_Stored data:_

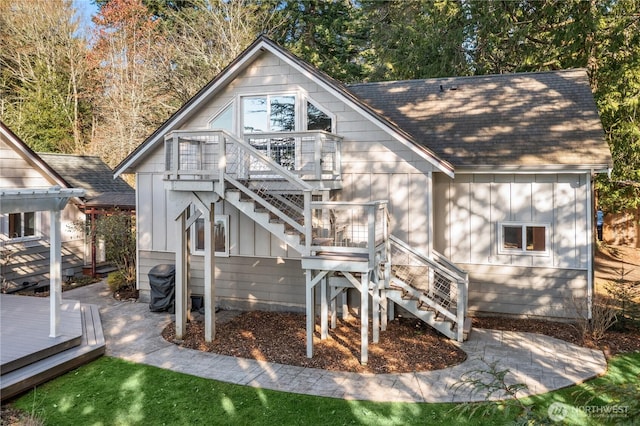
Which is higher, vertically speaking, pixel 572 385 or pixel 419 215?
pixel 419 215

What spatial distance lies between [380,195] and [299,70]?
3279mm

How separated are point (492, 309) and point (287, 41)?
20.7 meters

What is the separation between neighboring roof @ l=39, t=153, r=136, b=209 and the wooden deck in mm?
5080

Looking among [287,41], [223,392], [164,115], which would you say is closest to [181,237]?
[223,392]

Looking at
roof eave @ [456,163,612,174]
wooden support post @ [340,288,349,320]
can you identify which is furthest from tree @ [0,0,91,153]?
roof eave @ [456,163,612,174]

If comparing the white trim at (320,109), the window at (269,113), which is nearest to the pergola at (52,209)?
the window at (269,113)

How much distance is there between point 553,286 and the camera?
988cm

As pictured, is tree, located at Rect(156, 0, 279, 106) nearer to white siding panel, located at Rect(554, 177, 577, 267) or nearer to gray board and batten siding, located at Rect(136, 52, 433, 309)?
gray board and batten siding, located at Rect(136, 52, 433, 309)

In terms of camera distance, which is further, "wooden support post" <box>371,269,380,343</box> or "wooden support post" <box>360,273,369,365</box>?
"wooden support post" <box>371,269,380,343</box>

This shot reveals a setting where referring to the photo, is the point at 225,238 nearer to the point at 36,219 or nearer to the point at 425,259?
the point at 425,259

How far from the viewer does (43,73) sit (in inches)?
1019

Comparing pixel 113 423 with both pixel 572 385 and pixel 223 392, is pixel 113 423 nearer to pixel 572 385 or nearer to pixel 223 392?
pixel 223 392

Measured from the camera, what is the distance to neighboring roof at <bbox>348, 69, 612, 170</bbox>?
990cm

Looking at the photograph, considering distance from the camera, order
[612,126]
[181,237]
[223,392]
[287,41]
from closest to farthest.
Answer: [223,392] → [181,237] → [612,126] → [287,41]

_Exercise goal:_ Quote every record above exactly, omitting any pictures they contain.

_Answer:_
Which is higher, vertically speaking, pixel 572 385 or pixel 419 215?
pixel 419 215

What spatial distance lies between [380,195] and [299,70]?
3279mm

How separated are point (492, 309) and point (287, 41)?
20.7 meters

What is the separation between neighboring roof @ l=39, t=153, r=136, b=209 and the wooden deck in mm?
5080

Looking among [287,41], [223,392], [164,115], which would you say is closest to [181,237]?
[223,392]

Looking at
roof eave @ [456,163,612,174]
wooden support post @ [340,288,349,320]
can you identify which is furthest from tree @ [0,0,91,153]?
roof eave @ [456,163,612,174]

If comparing the white trim at (320,109), the window at (269,113), which is nearest to the pergola at (52,209)?
the window at (269,113)

How much distance is there between point 553,286 and the camera?
988cm

As pictured, is tree, located at Rect(156, 0, 279, 106) nearer to white siding panel, located at Rect(554, 177, 577, 267) or nearer to gray board and batten siding, located at Rect(136, 52, 433, 309)?
gray board and batten siding, located at Rect(136, 52, 433, 309)

In terms of camera distance, which is further, "wooden support post" <box>371,269,380,343</box> or "wooden support post" <box>360,273,369,365</box>?
"wooden support post" <box>371,269,380,343</box>

This shot reveals a setting where referring to the photo, is the point at 225,238 nearer to the point at 36,219 or nearer to the point at 425,259?
the point at 425,259

How far from the viewer does (43,73) sit (in inches)?
1019

Comparing pixel 113 423 with both pixel 572 385 and pixel 223 392, is pixel 113 423 nearer to pixel 572 385 or nearer to pixel 223 392?
pixel 223 392

Measured from the camera, what is the distance to neighboring roof at <bbox>348, 69, 612, 170</bbox>?
990cm

Looking at the photograph, considering distance from the camera, order
[612,126]
[181,237]
[223,392]
[287,41]
from closest to farthest.
Answer: [223,392] → [181,237] → [612,126] → [287,41]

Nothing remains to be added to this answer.